WORK INSTRUCTION:
If a line in the data below holds the word "scientific", copy it.
··· RECORD EXCERPTS ···
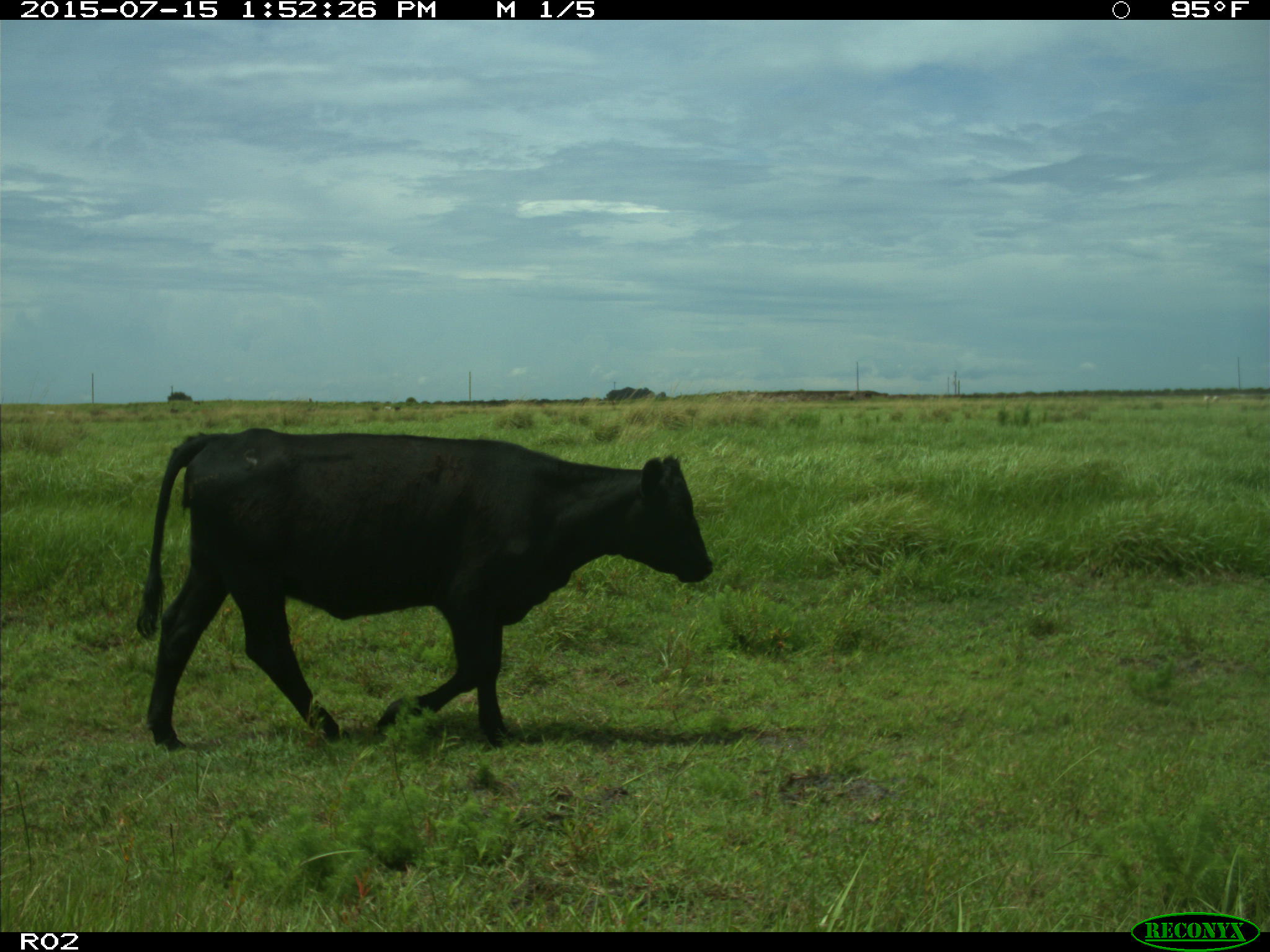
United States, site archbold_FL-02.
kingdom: Animalia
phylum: Chordata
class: Mammalia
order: Artiodactyla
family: Bovidae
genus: Bos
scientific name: Bos taurus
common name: domestic cow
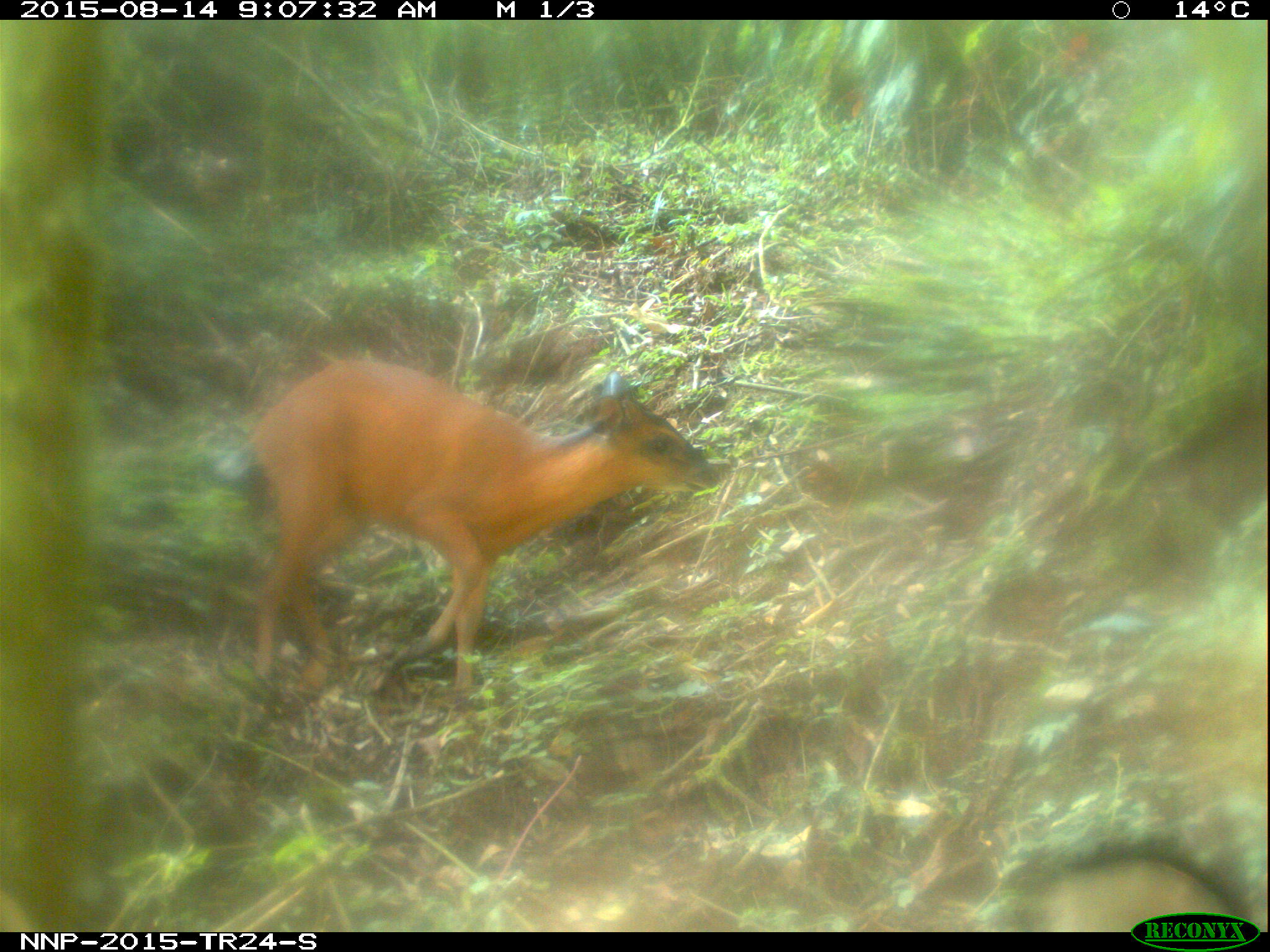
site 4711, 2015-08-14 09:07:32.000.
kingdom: Animalia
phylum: Chordata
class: Mammalia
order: Artiodactyla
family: Bovidae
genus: Cephalophus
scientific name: Cephalophus nigrifrons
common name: black-fronted duiker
Cephalophus nigrifrons (black-fronted duiker), count 1.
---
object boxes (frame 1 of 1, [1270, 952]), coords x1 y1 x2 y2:
cephalophus nigrifrons: 243 356 721 707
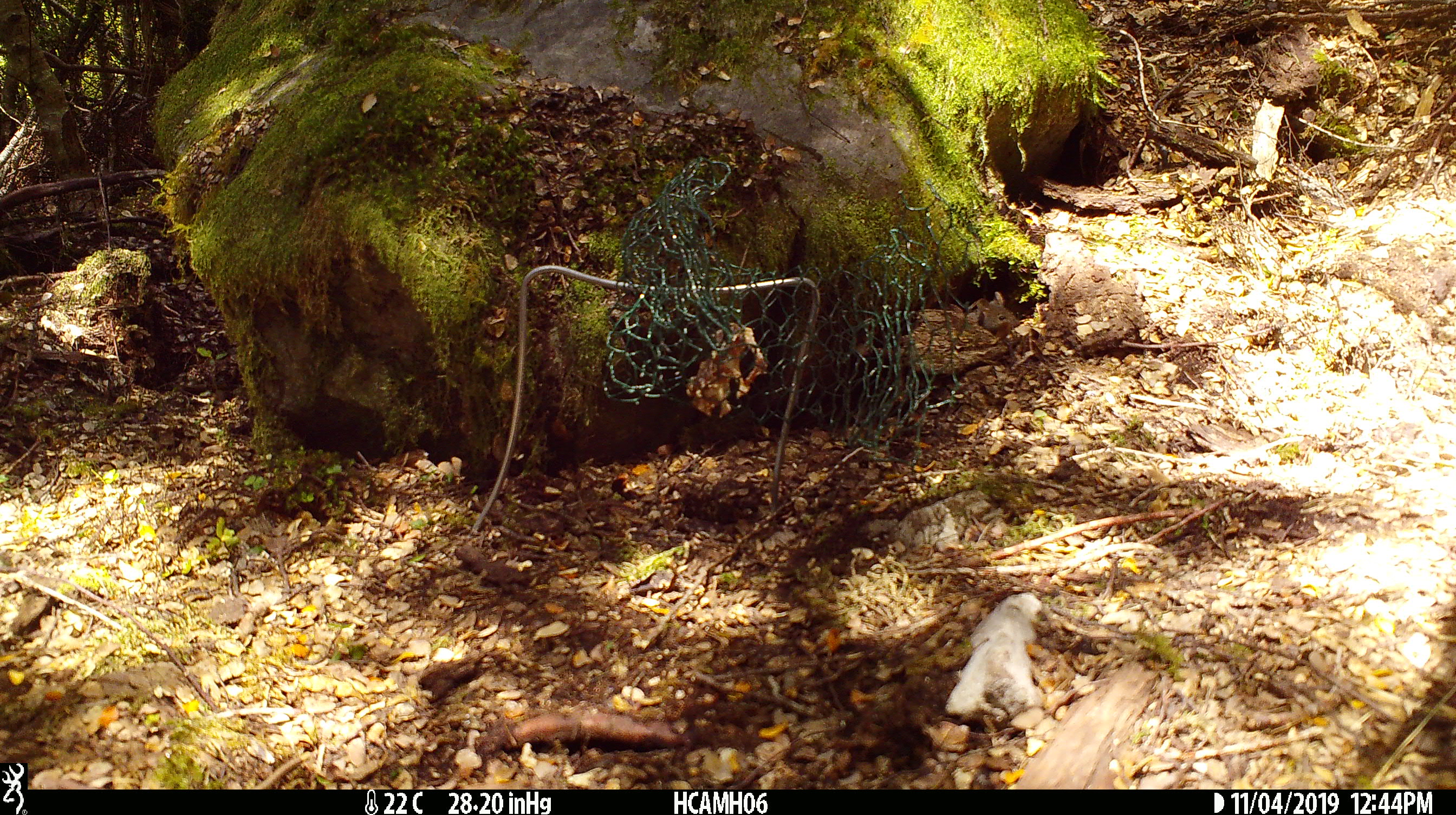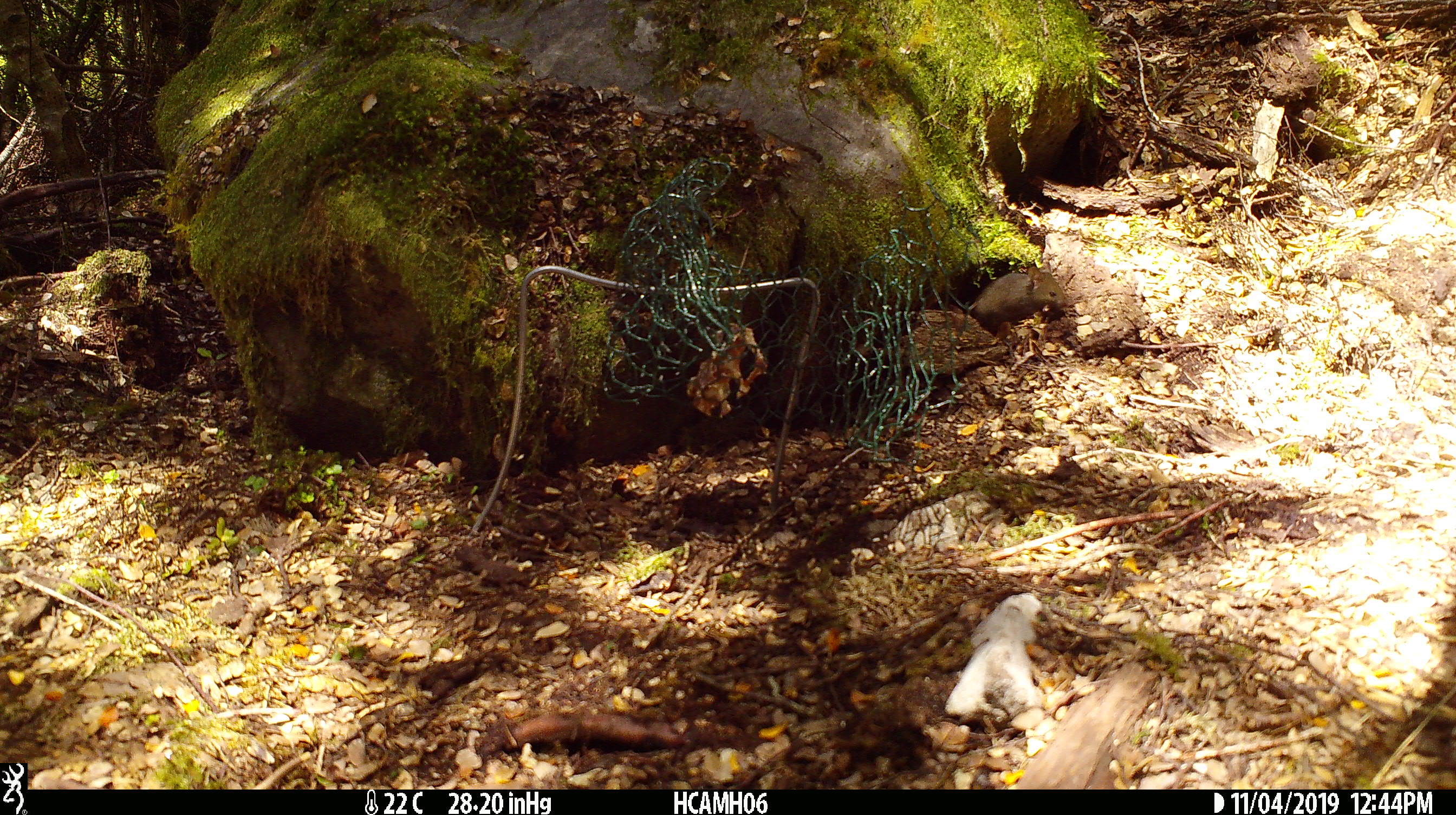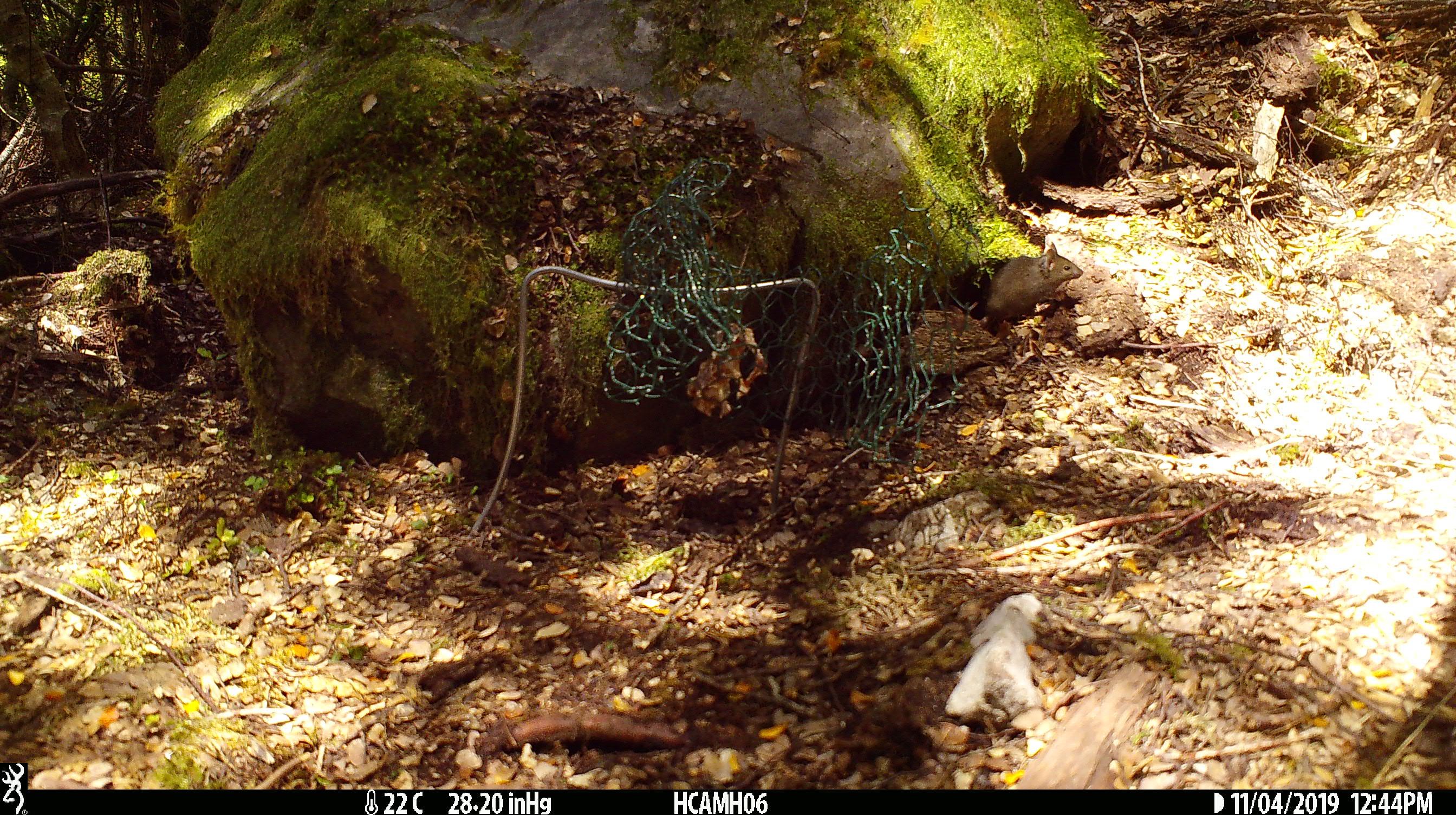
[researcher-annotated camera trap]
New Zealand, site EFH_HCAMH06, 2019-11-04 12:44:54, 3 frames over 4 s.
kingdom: Animalia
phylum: Chordata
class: Mammalia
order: Rodentia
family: Muridae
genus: Mus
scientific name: Mus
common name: mouse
Mouse (Mus).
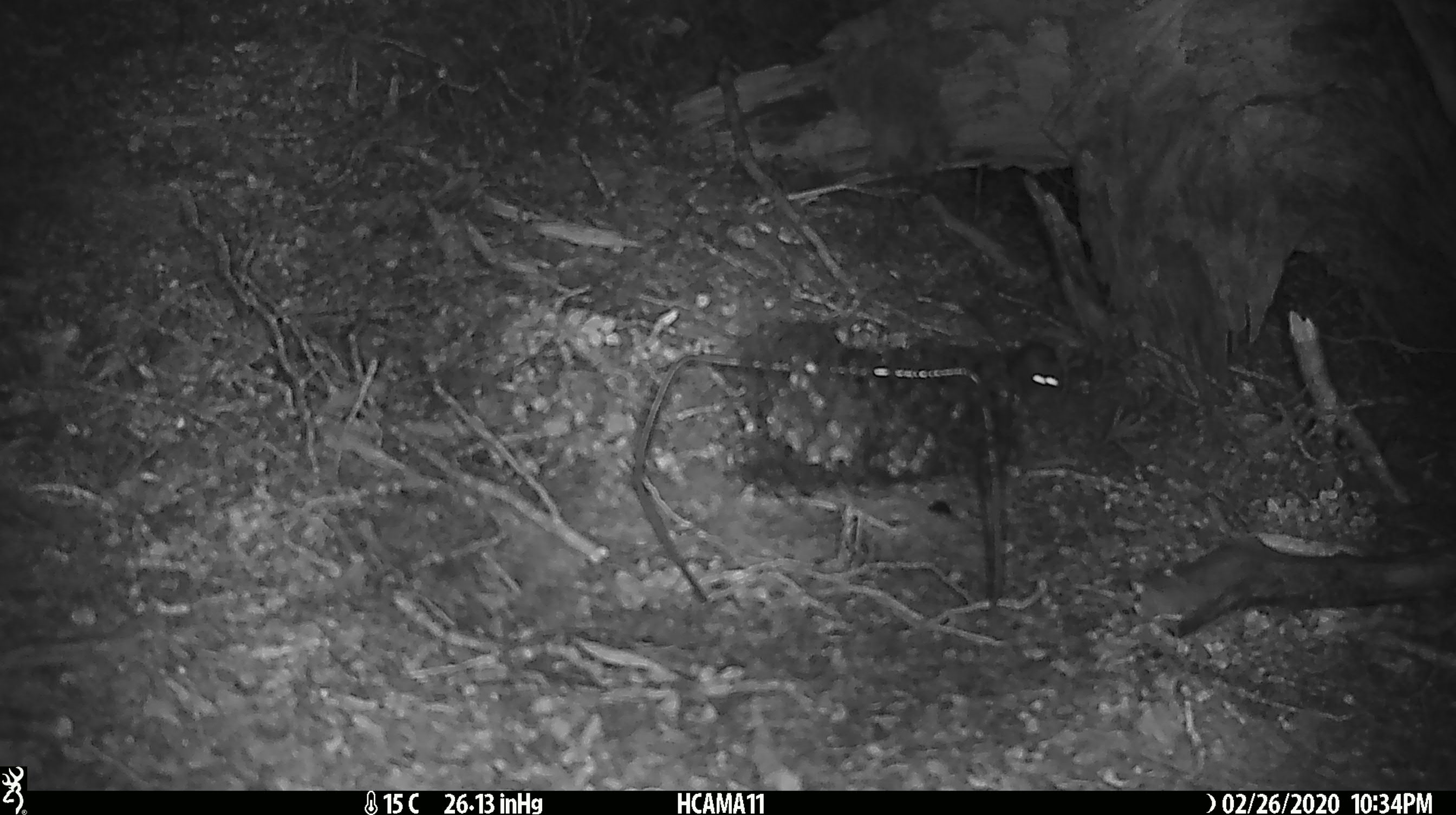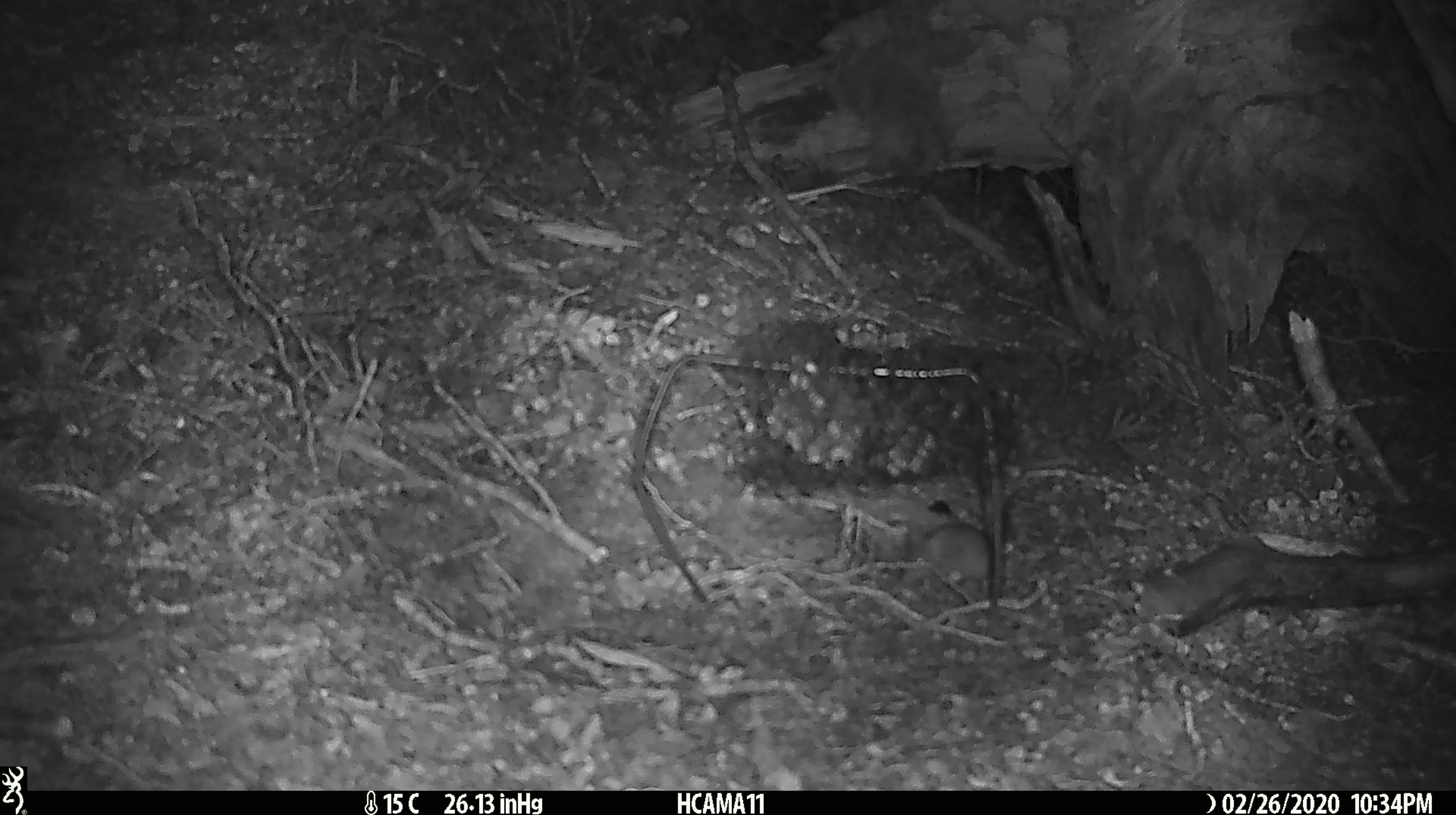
···
TASK RESPONSE:
scientific name: Bos taurus
scientific name: Cephalophus nigrifrons
scientific name: Mus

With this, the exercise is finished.